## Excerpt to read
begin

If rye, buckwheat, and whole wheat flour isn’t your idea of an ideal foundation for a house, it is just what the President ordered. To officially kick off the holidays, a team of pastry chef “architects” build the 1600 Pennsylvania replica for the annual White House Gingerbread House to be displayed in the State Dining Room throughout the season.

During last Wednesday’s highly-anticipated reveal, Mrs. Obama welcomed military families to be the first to view this year’s White House Gingerbread House, which weighs in at 300-pounds (downsized from last year’s 400-pounder). More than 90,000 visitors are expected to see the edible replica this December.

Complete with Santa and his reindeer, working electric lights, and an oversized First Dog Bo, this candy replica of the White House has been a tradition since the 1960s. Executive Chef Bill Yosses, who has created the past three homes for the Obamas, explained that he wanted to “celebrate the craftsmanship of the White House by those first builders,” hence the reason for the gray-white gingerbread used to resemble how architect James Hoban built the real White House back in 1978 before it was painted in 1978 to protect the sandstone.

A “spackle and mortar” made of white chocolate holds the structure together while silicon molds helped to create the architectural details around the windows and doors. Real photographs of some of the residence staff and famous rooms emerge behind the windows of the first and third level. On the left side of the house is an incredibly detailed Kitchen Garden complete with tiny parsnips, radishes, endive and other cool-season vegetables growing in raised beds of chocolate dirt.

end

## Set tasks
a - Please translate this sentence from the gingerbread house article into Spanish: "More than 90,000 visitors are expected to see the edible replica this December."
b - Summarize the gingerbread house article in two sentences.
c - According to the gingerbread house article, what holds the structure together?

## Dataset extract

begin

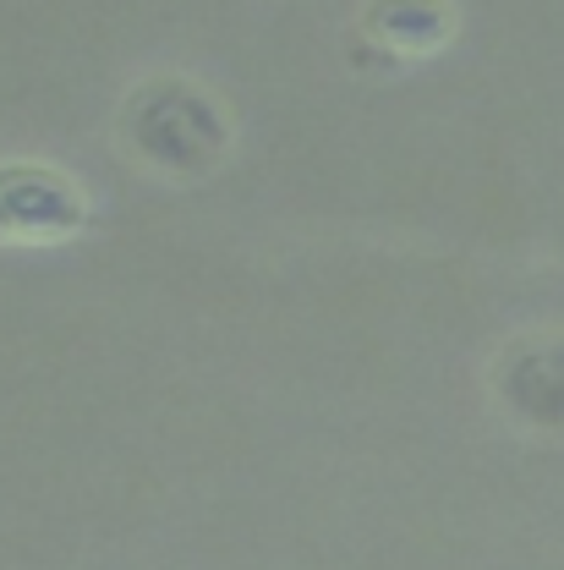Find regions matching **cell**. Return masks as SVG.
I'll use <instances>...</instances> for the list:
<instances>
[{"label": "cell", "instance_id": "3", "mask_svg": "<svg viewBox=\"0 0 564 570\" xmlns=\"http://www.w3.org/2000/svg\"><path fill=\"white\" fill-rule=\"evenodd\" d=\"M494 395L521 428L564 433V341L560 335L515 341L494 362Z\"/></svg>", "mask_w": 564, "mask_h": 570}, {"label": "cell", "instance_id": "1", "mask_svg": "<svg viewBox=\"0 0 564 570\" xmlns=\"http://www.w3.org/2000/svg\"><path fill=\"white\" fill-rule=\"evenodd\" d=\"M121 138L154 176L198 181L230 154V116L187 77H148L121 105Z\"/></svg>", "mask_w": 564, "mask_h": 570}, {"label": "cell", "instance_id": "2", "mask_svg": "<svg viewBox=\"0 0 564 570\" xmlns=\"http://www.w3.org/2000/svg\"><path fill=\"white\" fill-rule=\"evenodd\" d=\"M88 230V198L44 159L0 165V247H56Z\"/></svg>", "mask_w": 564, "mask_h": 570}, {"label": "cell", "instance_id": "4", "mask_svg": "<svg viewBox=\"0 0 564 570\" xmlns=\"http://www.w3.org/2000/svg\"><path fill=\"white\" fill-rule=\"evenodd\" d=\"M362 39L367 50H384L389 67L412 56H438L455 39V6L449 0H367Z\"/></svg>", "mask_w": 564, "mask_h": 570}]
</instances>
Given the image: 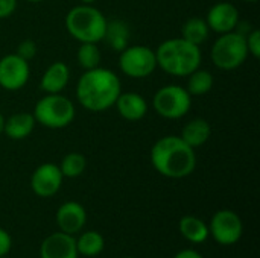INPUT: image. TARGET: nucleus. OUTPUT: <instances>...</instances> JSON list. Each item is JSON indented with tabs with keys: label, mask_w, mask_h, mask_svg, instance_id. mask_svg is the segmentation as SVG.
Segmentation results:
<instances>
[{
	"label": "nucleus",
	"mask_w": 260,
	"mask_h": 258,
	"mask_svg": "<svg viewBox=\"0 0 260 258\" xmlns=\"http://www.w3.org/2000/svg\"><path fill=\"white\" fill-rule=\"evenodd\" d=\"M122 84L119 76L105 67L85 70L76 85V99L82 108L91 113H102L114 106Z\"/></svg>",
	"instance_id": "nucleus-1"
},
{
	"label": "nucleus",
	"mask_w": 260,
	"mask_h": 258,
	"mask_svg": "<svg viewBox=\"0 0 260 258\" xmlns=\"http://www.w3.org/2000/svg\"><path fill=\"white\" fill-rule=\"evenodd\" d=\"M151 164L163 176L181 179L197 167V154L180 135H165L151 148Z\"/></svg>",
	"instance_id": "nucleus-2"
},
{
	"label": "nucleus",
	"mask_w": 260,
	"mask_h": 258,
	"mask_svg": "<svg viewBox=\"0 0 260 258\" xmlns=\"http://www.w3.org/2000/svg\"><path fill=\"white\" fill-rule=\"evenodd\" d=\"M155 58L157 67H160L165 73L184 78L200 68L203 55L200 46H195L180 36L163 41L155 50Z\"/></svg>",
	"instance_id": "nucleus-3"
},
{
	"label": "nucleus",
	"mask_w": 260,
	"mask_h": 258,
	"mask_svg": "<svg viewBox=\"0 0 260 258\" xmlns=\"http://www.w3.org/2000/svg\"><path fill=\"white\" fill-rule=\"evenodd\" d=\"M105 15L93 5H76L66 15L67 32L79 43H99L107 27Z\"/></svg>",
	"instance_id": "nucleus-4"
},
{
	"label": "nucleus",
	"mask_w": 260,
	"mask_h": 258,
	"mask_svg": "<svg viewBox=\"0 0 260 258\" xmlns=\"http://www.w3.org/2000/svg\"><path fill=\"white\" fill-rule=\"evenodd\" d=\"M75 103L61 93L46 94L35 103L34 108L35 122L49 129H62L69 126L75 120Z\"/></svg>",
	"instance_id": "nucleus-5"
},
{
	"label": "nucleus",
	"mask_w": 260,
	"mask_h": 258,
	"mask_svg": "<svg viewBox=\"0 0 260 258\" xmlns=\"http://www.w3.org/2000/svg\"><path fill=\"white\" fill-rule=\"evenodd\" d=\"M210 56L213 64L221 70L230 71L239 68L248 58L245 33L238 30L221 33L212 46Z\"/></svg>",
	"instance_id": "nucleus-6"
},
{
	"label": "nucleus",
	"mask_w": 260,
	"mask_h": 258,
	"mask_svg": "<svg viewBox=\"0 0 260 258\" xmlns=\"http://www.w3.org/2000/svg\"><path fill=\"white\" fill-rule=\"evenodd\" d=\"M152 106L160 117L178 120L190 111L192 96L187 93L186 87L169 84L157 90L152 99Z\"/></svg>",
	"instance_id": "nucleus-7"
},
{
	"label": "nucleus",
	"mask_w": 260,
	"mask_h": 258,
	"mask_svg": "<svg viewBox=\"0 0 260 258\" xmlns=\"http://www.w3.org/2000/svg\"><path fill=\"white\" fill-rule=\"evenodd\" d=\"M119 67L123 75L133 79H145L157 68L155 50L148 46H128L120 52Z\"/></svg>",
	"instance_id": "nucleus-8"
},
{
	"label": "nucleus",
	"mask_w": 260,
	"mask_h": 258,
	"mask_svg": "<svg viewBox=\"0 0 260 258\" xmlns=\"http://www.w3.org/2000/svg\"><path fill=\"white\" fill-rule=\"evenodd\" d=\"M242 231H244L242 220L232 210L216 211L209 225V234H212L215 242L224 246L238 243L239 239L242 237Z\"/></svg>",
	"instance_id": "nucleus-9"
},
{
	"label": "nucleus",
	"mask_w": 260,
	"mask_h": 258,
	"mask_svg": "<svg viewBox=\"0 0 260 258\" xmlns=\"http://www.w3.org/2000/svg\"><path fill=\"white\" fill-rule=\"evenodd\" d=\"M30 75L29 62L20 58L17 53L5 55L0 59V87L6 91L21 90Z\"/></svg>",
	"instance_id": "nucleus-10"
},
{
	"label": "nucleus",
	"mask_w": 260,
	"mask_h": 258,
	"mask_svg": "<svg viewBox=\"0 0 260 258\" xmlns=\"http://www.w3.org/2000/svg\"><path fill=\"white\" fill-rule=\"evenodd\" d=\"M62 173L59 166L53 163H44L38 166L30 176V189L40 198H50L58 193L62 186Z\"/></svg>",
	"instance_id": "nucleus-11"
},
{
	"label": "nucleus",
	"mask_w": 260,
	"mask_h": 258,
	"mask_svg": "<svg viewBox=\"0 0 260 258\" xmlns=\"http://www.w3.org/2000/svg\"><path fill=\"white\" fill-rule=\"evenodd\" d=\"M204 20L210 30L219 35L227 33L239 26V9L230 2H218L209 9Z\"/></svg>",
	"instance_id": "nucleus-12"
},
{
	"label": "nucleus",
	"mask_w": 260,
	"mask_h": 258,
	"mask_svg": "<svg viewBox=\"0 0 260 258\" xmlns=\"http://www.w3.org/2000/svg\"><path fill=\"white\" fill-rule=\"evenodd\" d=\"M41 258H78L76 239L62 231L47 236L40 249Z\"/></svg>",
	"instance_id": "nucleus-13"
},
{
	"label": "nucleus",
	"mask_w": 260,
	"mask_h": 258,
	"mask_svg": "<svg viewBox=\"0 0 260 258\" xmlns=\"http://www.w3.org/2000/svg\"><path fill=\"white\" fill-rule=\"evenodd\" d=\"M87 222V213L85 208L75 201L64 202L58 211H56V224L59 227V231L66 234H76L79 233Z\"/></svg>",
	"instance_id": "nucleus-14"
},
{
	"label": "nucleus",
	"mask_w": 260,
	"mask_h": 258,
	"mask_svg": "<svg viewBox=\"0 0 260 258\" xmlns=\"http://www.w3.org/2000/svg\"><path fill=\"white\" fill-rule=\"evenodd\" d=\"M114 106L117 108V113L122 119L128 122H139L142 120L148 113V102L146 99L139 93H120Z\"/></svg>",
	"instance_id": "nucleus-15"
},
{
	"label": "nucleus",
	"mask_w": 260,
	"mask_h": 258,
	"mask_svg": "<svg viewBox=\"0 0 260 258\" xmlns=\"http://www.w3.org/2000/svg\"><path fill=\"white\" fill-rule=\"evenodd\" d=\"M69 81H70V68L62 61H56L46 68L40 82V88L46 94H58L67 87Z\"/></svg>",
	"instance_id": "nucleus-16"
},
{
	"label": "nucleus",
	"mask_w": 260,
	"mask_h": 258,
	"mask_svg": "<svg viewBox=\"0 0 260 258\" xmlns=\"http://www.w3.org/2000/svg\"><path fill=\"white\" fill-rule=\"evenodd\" d=\"M35 125L37 122H35L34 114L15 113L5 120L3 134L11 140H24L32 134Z\"/></svg>",
	"instance_id": "nucleus-17"
},
{
	"label": "nucleus",
	"mask_w": 260,
	"mask_h": 258,
	"mask_svg": "<svg viewBox=\"0 0 260 258\" xmlns=\"http://www.w3.org/2000/svg\"><path fill=\"white\" fill-rule=\"evenodd\" d=\"M212 135V128H210V123L206 120V119H193L190 122H187L184 126H183V131H181V138L193 149L206 144L209 141Z\"/></svg>",
	"instance_id": "nucleus-18"
},
{
	"label": "nucleus",
	"mask_w": 260,
	"mask_h": 258,
	"mask_svg": "<svg viewBox=\"0 0 260 258\" xmlns=\"http://www.w3.org/2000/svg\"><path fill=\"white\" fill-rule=\"evenodd\" d=\"M104 40H105L107 44H108L113 50H116V52H122L125 47H128V41H129V27H128L126 21H123V20H120V18H114V20L107 21Z\"/></svg>",
	"instance_id": "nucleus-19"
},
{
	"label": "nucleus",
	"mask_w": 260,
	"mask_h": 258,
	"mask_svg": "<svg viewBox=\"0 0 260 258\" xmlns=\"http://www.w3.org/2000/svg\"><path fill=\"white\" fill-rule=\"evenodd\" d=\"M180 233L192 243H204L209 239V225L195 216H184L180 220Z\"/></svg>",
	"instance_id": "nucleus-20"
},
{
	"label": "nucleus",
	"mask_w": 260,
	"mask_h": 258,
	"mask_svg": "<svg viewBox=\"0 0 260 258\" xmlns=\"http://www.w3.org/2000/svg\"><path fill=\"white\" fill-rule=\"evenodd\" d=\"M209 35H210V29H209L206 20L200 18V17L189 18L181 27V38L195 46L204 44L207 41Z\"/></svg>",
	"instance_id": "nucleus-21"
},
{
	"label": "nucleus",
	"mask_w": 260,
	"mask_h": 258,
	"mask_svg": "<svg viewBox=\"0 0 260 258\" xmlns=\"http://www.w3.org/2000/svg\"><path fill=\"white\" fill-rule=\"evenodd\" d=\"M105 242L101 233L98 231H87L79 236L76 240V249L78 254L85 257H96L104 251Z\"/></svg>",
	"instance_id": "nucleus-22"
},
{
	"label": "nucleus",
	"mask_w": 260,
	"mask_h": 258,
	"mask_svg": "<svg viewBox=\"0 0 260 258\" xmlns=\"http://www.w3.org/2000/svg\"><path fill=\"white\" fill-rule=\"evenodd\" d=\"M213 82H215V79L209 70L197 68L195 71H192L189 75L186 90L190 96H204L212 90Z\"/></svg>",
	"instance_id": "nucleus-23"
},
{
	"label": "nucleus",
	"mask_w": 260,
	"mask_h": 258,
	"mask_svg": "<svg viewBox=\"0 0 260 258\" xmlns=\"http://www.w3.org/2000/svg\"><path fill=\"white\" fill-rule=\"evenodd\" d=\"M76 59L84 70H91L99 67L102 55L98 47V43H81L76 52Z\"/></svg>",
	"instance_id": "nucleus-24"
},
{
	"label": "nucleus",
	"mask_w": 260,
	"mask_h": 258,
	"mask_svg": "<svg viewBox=\"0 0 260 258\" xmlns=\"http://www.w3.org/2000/svg\"><path fill=\"white\" fill-rule=\"evenodd\" d=\"M85 167H87V160L79 152L67 154L59 164V170L64 178H78L84 173Z\"/></svg>",
	"instance_id": "nucleus-25"
},
{
	"label": "nucleus",
	"mask_w": 260,
	"mask_h": 258,
	"mask_svg": "<svg viewBox=\"0 0 260 258\" xmlns=\"http://www.w3.org/2000/svg\"><path fill=\"white\" fill-rule=\"evenodd\" d=\"M245 41H247V49L248 55L253 58H260V30L259 29H251L248 33H245Z\"/></svg>",
	"instance_id": "nucleus-26"
},
{
	"label": "nucleus",
	"mask_w": 260,
	"mask_h": 258,
	"mask_svg": "<svg viewBox=\"0 0 260 258\" xmlns=\"http://www.w3.org/2000/svg\"><path fill=\"white\" fill-rule=\"evenodd\" d=\"M15 53L20 56V58H23L24 61H30L35 55H37V44H35V41L34 40H23L18 46H17V50H15Z\"/></svg>",
	"instance_id": "nucleus-27"
},
{
	"label": "nucleus",
	"mask_w": 260,
	"mask_h": 258,
	"mask_svg": "<svg viewBox=\"0 0 260 258\" xmlns=\"http://www.w3.org/2000/svg\"><path fill=\"white\" fill-rule=\"evenodd\" d=\"M17 9V0H0V20L11 17Z\"/></svg>",
	"instance_id": "nucleus-28"
},
{
	"label": "nucleus",
	"mask_w": 260,
	"mask_h": 258,
	"mask_svg": "<svg viewBox=\"0 0 260 258\" xmlns=\"http://www.w3.org/2000/svg\"><path fill=\"white\" fill-rule=\"evenodd\" d=\"M11 246H12V239L11 236L0 228V257H6L8 252L11 251Z\"/></svg>",
	"instance_id": "nucleus-29"
},
{
	"label": "nucleus",
	"mask_w": 260,
	"mask_h": 258,
	"mask_svg": "<svg viewBox=\"0 0 260 258\" xmlns=\"http://www.w3.org/2000/svg\"><path fill=\"white\" fill-rule=\"evenodd\" d=\"M174 258H203V255L200 252L193 251V249H183L178 254H175Z\"/></svg>",
	"instance_id": "nucleus-30"
},
{
	"label": "nucleus",
	"mask_w": 260,
	"mask_h": 258,
	"mask_svg": "<svg viewBox=\"0 0 260 258\" xmlns=\"http://www.w3.org/2000/svg\"><path fill=\"white\" fill-rule=\"evenodd\" d=\"M3 128H5V117L0 113V135H3Z\"/></svg>",
	"instance_id": "nucleus-31"
},
{
	"label": "nucleus",
	"mask_w": 260,
	"mask_h": 258,
	"mask_svg": "<svg viewBox=\"0 0 260 258\" xmlns=\"http://www.w3.org/2000/svg\"><path fill=\"white\" fill-rule=\"evenodd\" d=\"M81 3H84V5H91L93 2H96V0H79Z\"/></svg>",
	"instance_id": "nucleus-32"
},
{
	"label": "nucleus",
	"mask_w": 260,
	"mask_h": 258,
	"mask_svg": "<svg viewBox=\"0 0 260 258\" xmlns=\"http://www.w3.org/2000/svg\"><path fill=\"white\" fill-rule=\"evenodd\" d=\"M27 2H30V3H40V2H44V0H27Z\"/></svg>",
	"instance_id": "nucleus-33"
},
{
	"label": "nucleus",
	"mask_w": 260,
	"mask_h": 258,
	"mask_svg": "<svg viewBox=\"0 0 260 258\" xmlns=\"http://www.w3.org/2000/svg\"><path fill=\"white\" fill-rule=\"evenodd\" d=\"M244 2H248V3H254V2H257V0H244Z\"/></svg>",
	"instance_id": "nucleus-34"
},
{
	"label": "nucleus",
	"mask_w": 260,
	"mask_h": 258,
	"mask_svg": "<svg viewBox=\"0 0 260 258\" xmlns=\"http://www.w3.org/2000/svg\"><path fill=\"white\" fill-rule=\"evenodd\" d=\"M123 258H133V257H123Z\"/></svg>",
	"instance_id": "nucleus-35"
},
{
	"label": "nucleus",
	"mask_w": 260,
	"mask_h": 258,
	"mask_svg": "<svg viewBox=\"0 0 260 258\" xmlns=\"http://www.w3.org/2000/svg\"><path fill=\"white\" fill-rule=\"evenodd\" d=\"M0 258H6V257H0Z\"/></svg>",
	"instance_id": "nucleus-36"
}]
</instances>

end

## Completed exercise
a - Se espera que más de 90.000 visitantes vean la réplica comestible este diciembre.

b - Each year a team of pastry chefs builds a gingerbread replica of the White House for display in the State Dining Room, and Mrs. Obama invited military families to be the first to see this year's 300-pound version. Held together with white chocolate and featuring Santa's reindeer, working lights, an oversized Bo, and a detailed Kitchen Garden, it reflects Executive Chef Bill Yosses's aim to celebrate the craftsmanship of the White House's first builders.

c - A "spackle and mortar" made of white chocolate.